The sheriff chuckled at that, thinking Loren Snyder was being facetious. He wasn’t. With only five people aboard eating the stores, Texas could stay submerged for a long, long time.
“We’re going to spend today running emergency drills,” Snyder said, “making sure everyone knows what is expected of him and we are all on the same page. I hope by tonight we’ll be ready to leave this pier.”
“What about the U.S. Navy? I’ll bet they’re kinda unhappy that they lost this thing.”
“They’ll probably send SEALs to take it back,” Lorrie admitted.
“You mean like those guys who whacked bin Laden?”
“Yep. Naval Special Warfare commandos.”
“Maybe y’all oughta get outta here and do your drills someplace else.”
“Sheriff, I agree one hundred percent. As soon as we feel we can safely move this submarine, we will. In the interim, it would help if you would station some officers with radios out there around the harbor to keep a lookout. I suspect the SEALs will come at night. Probably tonight. We hope to be gone when they get here, but just in case, if your lookouts see anything suspicious—anything—I would appreciate a heads-up so we can cast off and get going. Once we close the hatches, the SEALs can’t get inside the boat.”
The sheriff nodded reluctantly. “Today and this evening?”
“Yes, sir.”
“You’ll try like the devil to get this stuff done and get out of Galveston?”
“Cross my heart.”
“Okay, Captain. But I ain’t asking my deputies to get in a shootout with SEALs. No way. They’re law enforcement officers, not soldiers.”
They discussed radio frequencies for a moment, then Loren Snyder said, “Thanks for stopping by, Sheriff.”

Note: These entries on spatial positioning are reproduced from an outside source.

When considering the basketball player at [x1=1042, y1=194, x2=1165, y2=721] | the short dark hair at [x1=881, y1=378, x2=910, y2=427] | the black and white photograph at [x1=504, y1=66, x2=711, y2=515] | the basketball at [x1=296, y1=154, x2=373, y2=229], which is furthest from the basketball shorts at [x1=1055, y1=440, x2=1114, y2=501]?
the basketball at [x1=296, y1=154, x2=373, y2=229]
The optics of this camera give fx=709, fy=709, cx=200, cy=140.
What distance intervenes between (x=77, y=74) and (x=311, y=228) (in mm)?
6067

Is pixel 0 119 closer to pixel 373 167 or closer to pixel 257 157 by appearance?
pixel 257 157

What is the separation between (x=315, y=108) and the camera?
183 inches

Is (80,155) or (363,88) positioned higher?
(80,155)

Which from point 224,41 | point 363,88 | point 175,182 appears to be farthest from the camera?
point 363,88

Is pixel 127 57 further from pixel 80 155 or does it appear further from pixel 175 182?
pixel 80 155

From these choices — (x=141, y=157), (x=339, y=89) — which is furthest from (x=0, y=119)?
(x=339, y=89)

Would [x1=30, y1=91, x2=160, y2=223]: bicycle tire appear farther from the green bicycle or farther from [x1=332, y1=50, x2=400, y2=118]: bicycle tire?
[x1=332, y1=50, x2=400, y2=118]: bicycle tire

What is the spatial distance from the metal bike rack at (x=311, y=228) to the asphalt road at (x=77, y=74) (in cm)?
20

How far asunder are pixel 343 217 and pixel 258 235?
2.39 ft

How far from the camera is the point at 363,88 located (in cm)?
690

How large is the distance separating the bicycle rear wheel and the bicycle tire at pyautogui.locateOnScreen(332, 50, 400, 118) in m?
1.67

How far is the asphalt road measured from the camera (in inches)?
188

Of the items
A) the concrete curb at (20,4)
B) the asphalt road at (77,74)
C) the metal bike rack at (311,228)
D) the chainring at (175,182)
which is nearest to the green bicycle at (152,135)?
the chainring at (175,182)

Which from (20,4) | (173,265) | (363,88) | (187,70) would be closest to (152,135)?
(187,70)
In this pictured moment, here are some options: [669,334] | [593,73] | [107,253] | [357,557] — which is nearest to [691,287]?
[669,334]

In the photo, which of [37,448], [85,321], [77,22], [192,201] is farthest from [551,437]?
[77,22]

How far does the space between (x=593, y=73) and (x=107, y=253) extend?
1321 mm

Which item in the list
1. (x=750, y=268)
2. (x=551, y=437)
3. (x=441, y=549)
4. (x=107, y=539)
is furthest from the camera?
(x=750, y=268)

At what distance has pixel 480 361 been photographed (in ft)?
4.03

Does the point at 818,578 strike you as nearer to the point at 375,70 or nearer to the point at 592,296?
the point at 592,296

The sheriff had one last gulp of coffee, then said, “Good luck to y’all out there, Captain.” After he and Loren shook hands, he followed Speedy to the fo
rward torpedo room and the ladder topside.
Captain. Loren Snyder liked the sound of that.
Secret Service sniper Tobe Baha drove slowly around Austin looking things over. He had had a private interview with President Soetoro’s chief of staff, Al Grantham, then went home and packed for a trip. He put his rifle in its aluminum airline case in the toolbox behind the cab of his pickup. He carefully locked the toolbox with the best padlocks money could buy.
The rifle wasn’t his service rifle. This was his personal rifle, a Remington Model 700 in .308, or as it was known in the service, 7.62×51 NATO. It certainly wasn’t the best cartridge for extreme long-range shooting, but Tobe had used it extensively while in the military and knew the ballistics cold, so he was very comfortable with it. And ammo for it was available everywhere, if need be. Tobe had loaded his own with match bullets and had two boxes in the airline case.
Under his rifle was another airline case stuffed with a quarter of a million U.S. dollars and fifty thousand dollars’ worth of gold. That was his down payment on the assassination of Jack Hays.
The problem was that Tobe Baha wasn’t an assassin. He was a sniper, pure and simple, so he didn’t even bother trying to come up with a second method of taking out the president of Texas if setting up a snipe proved difficult. Actually, he couldn’t conceive of a set of circumstances that would cause him to miss a rifle shot, if and when he got one. And he would get one, sooner or later. Everyone was vulnerable to a sniper, unless they lived in a prison, and politicians especially. They had to make public appearances, they got into and out of limos and helicopters on a routine basis, and most of them, including Jack Hays, had families.
Patience was the sniper’s golden asset, and Tobe Baha had more than his share. He could and would wait until he was presented with a shot he knew he could make during one of Jack Hays’ inevitable public appearances. After that, with a cool million in his jeans, he would disappear.